◆ **Extracted data**:
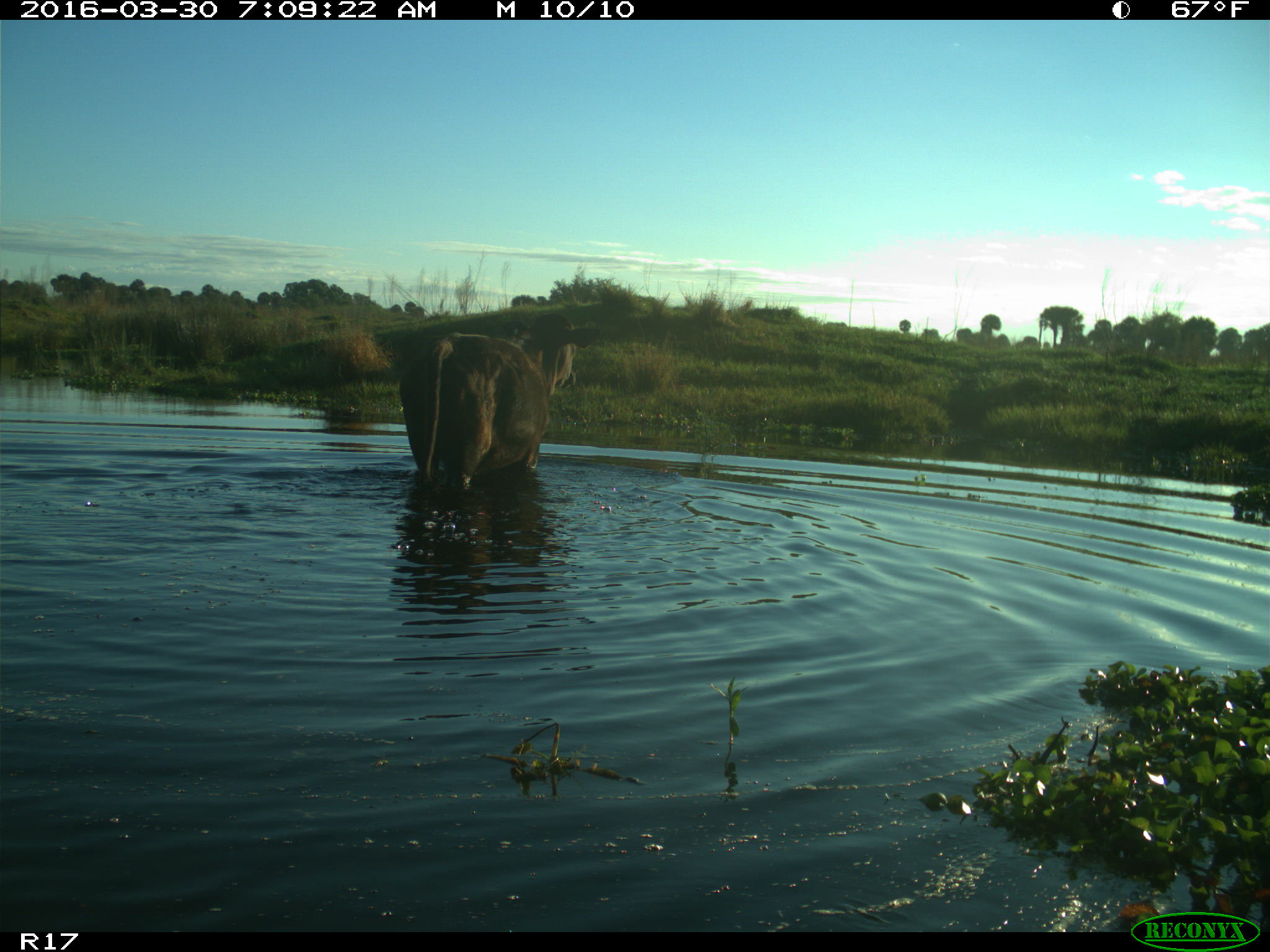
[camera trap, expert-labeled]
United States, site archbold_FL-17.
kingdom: Animalia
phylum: Chordata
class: Mammalia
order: Artiodactyla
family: Bovidae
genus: Bos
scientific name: Bos taurus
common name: domestic cow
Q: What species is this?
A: Bos taurus (domestic cow).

◆ **Exercise**: What you return should match the material line for line, with the images removed.

◆ **Solution to this task**:
[camera trap, expert-labeled]
United States, site archbold_FL-17.
kingdom: Animalia
phylum: Chordata
class: Mammalia
order: Artiodactyla
family: Bovidae
genus: Bos
scientific name: Bos taurus
common name: domestic cow
Q: What species is this?
A: Bos taurus (domestic cow).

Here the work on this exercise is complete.